Report su stato scuole: metà edifici in Italia senza certificato agibilità

Report su stato scuole: metà edifici in Italia senza certificato agibilità

Il patrimonio edilizio scolastico in Italia è “vetusto e poco sostenibile: un edificio su due non ha ancora il certificato di collaudo statico (46,8%), di agibilità (49,9%), prevenzione incendi (43,9%).

Sale al 41% nel 2020 la percentuale degli edifici che hanno necessità di manutenzione urgente contro il 29,2% del 2019. Lo afferma il XXI rapporto di Ecosistema Scuola (dati 2020) di Legambiente sulla qualità dell’edilizia scolastica e dei servizi.

I nuovi edifici costruiti con criteri di bioedilizia sono lo 0,9%.

I 17 miliardi di euro del Piano nazionale di ripresa e resilienza (Pnrr) previsti per la scuola, di cui 5 miliardi in arrivo entro novembre, “rappresentano il primo step da cui partire per affrontare le emergenze strutturali”, secondo Legambiente che chiede di cominciare “dal miglioramento e dall’adeguamento sismico di tutte le scuole ricadenti nelle zone sismiche 1 e 2 e all’efficientamento energetico per raggiungere una diminuzione dei consumi del 50%”.

Per quanto riguarda la ristrutturazione degli edifici, saranno destinati 500 milioni del Pnrr.
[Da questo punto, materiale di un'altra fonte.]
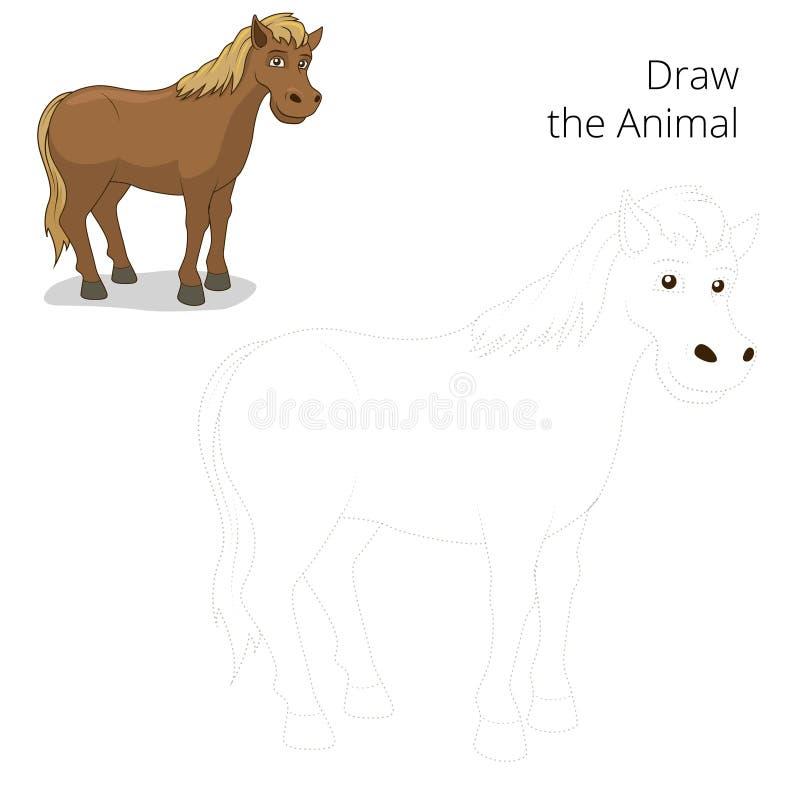 Trek het dierlijke paard onderwijsspel vector illustratie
In arrivo 600 nuove scuole

La cifra più ingente del Pnrr, 800 milioni di euro, ricorda Legambiente, verrà dedicata alla realizzazione di nuove scuole e considerando un costo medio a scuola di 1,3 milioni (elaborazione dati Gies), la ong quantifica che si possa parlare di circa 600 nuove edificazioni. Ben venga anche la realizzazione di nuove palestre (investimento previsto 300 milioni), visto che dal report di Legambiente emerge che nel 2020 una scuola su due ne è priva e un impianto sportivo su quattro in dotazione delle scuole necessita di interventi di manutenzione urgenti. 

Forte divario tra nord e sud su tempo pieno, mensa e scuolabus

Preoccupa il divario sul fronte dei principali servizi delle scuole, migliore al centro nord rispetto al sud e nelle isole: le classi a tempo pieno sono il 43% contro il 16%, il servizio mensa è 65,5% contro 47,9%, il servizio scuolabus è nel 29% degli istituti rispetto al 13,6%.

Nel Pnrr sono previsti 400 milioni di euro per le nuove mense, ricorda Legambiente auspicando che esse siano connesse a un investimento nell’ampliamento del tempo pieno soprattutto nelle scuole del Sud e delle Isole.

Il servizio mensa è assente mediamente in circa il 40% degli edifici scolastici della Penisola, circa il 64% nelle isole.

Nota positiva è che dove sono presenti, in più del’85% delle mense vengono serviti prodotti biologici, quasi il 100% servono prodotti di stagione e circa l’81% privilegiano i prodotti a km 0. Quasi il 98% dei Comuni prevede menù alternativi per motivi culturali e religiosi.